Material provided:
━━━━━━━━━━━━━━━━
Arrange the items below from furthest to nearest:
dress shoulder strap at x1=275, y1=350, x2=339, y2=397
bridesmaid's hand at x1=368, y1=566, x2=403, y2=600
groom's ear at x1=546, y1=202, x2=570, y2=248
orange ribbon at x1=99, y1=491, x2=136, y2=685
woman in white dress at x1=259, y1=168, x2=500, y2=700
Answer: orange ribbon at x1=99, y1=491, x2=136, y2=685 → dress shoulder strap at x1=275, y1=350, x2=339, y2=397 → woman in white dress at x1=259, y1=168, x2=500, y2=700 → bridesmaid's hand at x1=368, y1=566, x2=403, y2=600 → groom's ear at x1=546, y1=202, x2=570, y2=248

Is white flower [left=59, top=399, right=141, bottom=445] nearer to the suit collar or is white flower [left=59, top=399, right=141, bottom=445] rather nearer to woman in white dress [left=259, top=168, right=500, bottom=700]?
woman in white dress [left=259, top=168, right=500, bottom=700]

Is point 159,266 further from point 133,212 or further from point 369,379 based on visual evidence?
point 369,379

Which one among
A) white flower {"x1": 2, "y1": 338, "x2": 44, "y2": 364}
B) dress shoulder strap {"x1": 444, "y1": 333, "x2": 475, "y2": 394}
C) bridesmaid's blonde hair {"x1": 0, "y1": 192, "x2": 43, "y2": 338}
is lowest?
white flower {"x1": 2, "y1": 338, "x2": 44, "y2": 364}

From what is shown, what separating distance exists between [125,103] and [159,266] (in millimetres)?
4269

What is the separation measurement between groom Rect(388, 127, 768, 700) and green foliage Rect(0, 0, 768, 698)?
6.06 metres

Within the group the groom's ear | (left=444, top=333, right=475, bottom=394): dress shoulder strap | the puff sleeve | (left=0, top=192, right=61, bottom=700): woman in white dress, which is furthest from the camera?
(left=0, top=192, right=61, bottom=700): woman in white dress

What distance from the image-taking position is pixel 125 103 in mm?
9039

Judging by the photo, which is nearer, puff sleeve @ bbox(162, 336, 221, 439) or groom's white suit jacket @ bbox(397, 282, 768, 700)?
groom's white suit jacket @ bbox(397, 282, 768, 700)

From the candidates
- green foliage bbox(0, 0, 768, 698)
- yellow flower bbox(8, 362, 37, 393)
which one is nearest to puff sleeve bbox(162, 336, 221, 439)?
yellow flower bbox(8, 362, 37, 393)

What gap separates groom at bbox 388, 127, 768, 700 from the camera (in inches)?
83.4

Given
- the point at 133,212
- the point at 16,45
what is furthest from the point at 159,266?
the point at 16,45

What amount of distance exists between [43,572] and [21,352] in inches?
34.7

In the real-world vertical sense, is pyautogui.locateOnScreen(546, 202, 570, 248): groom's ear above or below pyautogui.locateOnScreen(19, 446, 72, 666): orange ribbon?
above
━━━━━━━━━━━━━━━━
Short task: All lines from the one containing "What is the" through the end of the records, both ends included, are to be quoted exactly; please add nothing else.

Result of the exercise:
What is the separation measurement between groom Rect(388, 127, 768, 700) and green foliage Rect(0, 0, 768, 698)?
6.06 metres

Within the group the groom's ear | (left=444, top=333, right=475, bottom=394): dress shoulder strap | the puff sleeve | (left=0, top=192, right=61, bottom=700): woman in white dress, which is furthest from the camera?
(left=0, top=192, right=61, bottom=700): woman in white dress

What distance from the image-taking position is pixel 125 103 in mm?
9039

Judging by the photo, which is nearer, puff sleeve @ bbox(162, 336, 221, 439) or groom's white suit jacket @ bbox(397, 282, 768, 700)?
groom's white suit jacket @ bbox(397, 282, 768, 700)

From the candidates
- green foliage bbox(0, 0, 768, 698)
- yellow flower bbox(8, 362, 37, 393)
which one is nearest to puff sleeve bbox(162, 336, 221, 439)?
yellow flower bbox(8, 362, 37, 393)

What gap separates groom at bbox 388, 127, 768, 700 from the camera (in inches)?
83.4

Given
- the point at 133,212
- the point at 16,45
what is furthest from the point at 159,266?
the point at 16,45

What amount of distance exists between [43,572] and [21,352] in inches?
34.7

In the real-world vertical sense, is pyautogui.locateOnScreen(546, 202, 570, 248): groom's ear above or below pyautogui.locateOnScreen(19, 446, 72, 666): orange ribbon?
above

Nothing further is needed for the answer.